Esa medida se engloba en un plan que las autoridades pusieron en marcha en 2014 para reducir gradualmente los subsidios, de los cuales más del 60 por ciento se destina a la energía.

"Todos los consumidores van a pagar el precio del IVA, porque habrá un 'efecto indirecto' sobre todos los bienes y servicios" incluidos los que están exentos, asegura a Efe el profesor de la Universidad Americana en El Cairo (AUC), Mustafa Kamel.

Esto se sumará al aumento generalizado de los precios y hará aumentar la inflación, en su opinión, y algunos colectivos notarán más la presión, como por ejemplo los profesionales liberales.

Un dentista consultado por Efe señaló que lo que está realmente afectando a su negocio es el encarecimiento de los materiales, cerca del 60 por ciento en los últimos meses, debido a la devaluación de la moneda local frente al dólar, que ha hecho que se dispare el precio de los productos importados.

La libra egipcia cotiza 8,7 frente al dólar desde el pasado mes de marzo, pero en el mercado negro supera los 12 dólares, debido a la escasez de divisas en el país, con las reservas del Estado en mínimos históricos.

Para tratar de solucionar este y otros graves problemas, Egipto llegó a un acuerdo preliminar con el Fondo Monetario Internacional (FMI) para un préstamo de 12.000 millones de dólares en tres años, con el objetivo de mejorar el funcionamiento de los mercados de divisas, reducir el déficit presupuestario y la deuda pública, así como aumentar el crecimiento y la creación de empleo.

El FMI mostró su apoyo al paquete aprobado por el Parlamento egipcio y destacó que busca "fortalecer la red de protección social para salvaguardar a los más vulnerables", ya que el 22 por ciento de la población vive bajo el umbral de la pobreza, según la ONU.
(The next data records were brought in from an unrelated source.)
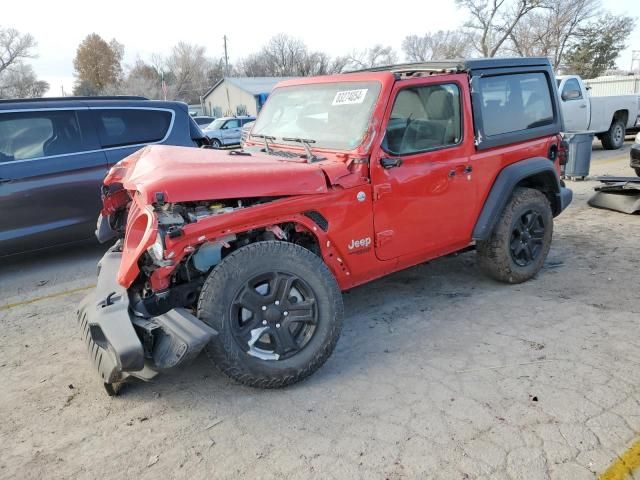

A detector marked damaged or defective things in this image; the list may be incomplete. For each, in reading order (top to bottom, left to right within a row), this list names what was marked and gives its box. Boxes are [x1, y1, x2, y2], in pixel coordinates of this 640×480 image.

crumpled hood [104, 142, 344, 202]
damaged red jeep [77, 58, 572, 394]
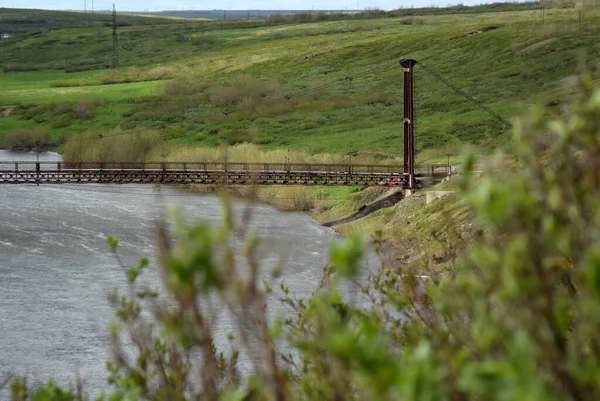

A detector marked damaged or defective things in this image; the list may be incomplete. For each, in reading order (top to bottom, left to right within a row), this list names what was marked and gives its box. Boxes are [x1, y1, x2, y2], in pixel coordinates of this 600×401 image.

rusty metal [0, 161, 446, 188]
rusty metal [398, 57, 418, 191]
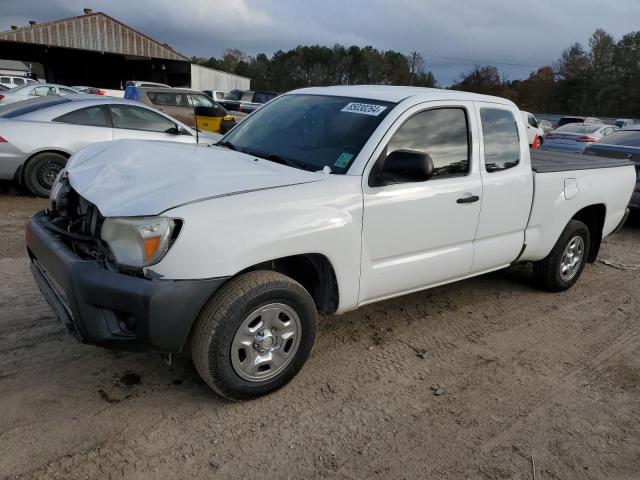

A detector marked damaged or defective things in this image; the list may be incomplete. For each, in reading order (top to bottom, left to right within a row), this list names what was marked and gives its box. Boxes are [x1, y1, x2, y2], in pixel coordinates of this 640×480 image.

rusty roof panel [0, 11, 189, 61]
crumpled hood [66, 140, 324, 217]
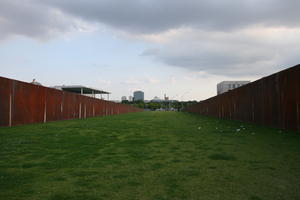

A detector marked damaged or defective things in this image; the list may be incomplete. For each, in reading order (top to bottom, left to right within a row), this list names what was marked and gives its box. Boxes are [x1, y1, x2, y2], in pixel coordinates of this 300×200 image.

El presidente egipcio, Abdelfatah al Sisi, se reunió este fin de semana en China con la directora gerente del FMI, Christine Lagarde, a la que insistió en el compromiso de Egipto a obtener un equilibrio entre el crecimiento económico y la estabilidad financiera, y lograr al mismo tiempo "justicia social que proteja las categorías de ingresos limitados", según un comunicado de la presidencia.

El miembro del Comité de Asuntos Económicos del Parlamento egipcio, Ali al Misilhi, dice a Efe que las reformas y el préstamo del FMI ayudarán a reflotar la economía, pero tiene que aplicarse de forma "detallada" y con un "plan temporal".

El objetivo es conseguir un crecimiento de entre el 4,5 y el 5 por ciento del PIB, controlar el paro y la inflación, explica el parlamentario independiente, el cual no duda tampoco en que las clases media y baja se verán afectadas.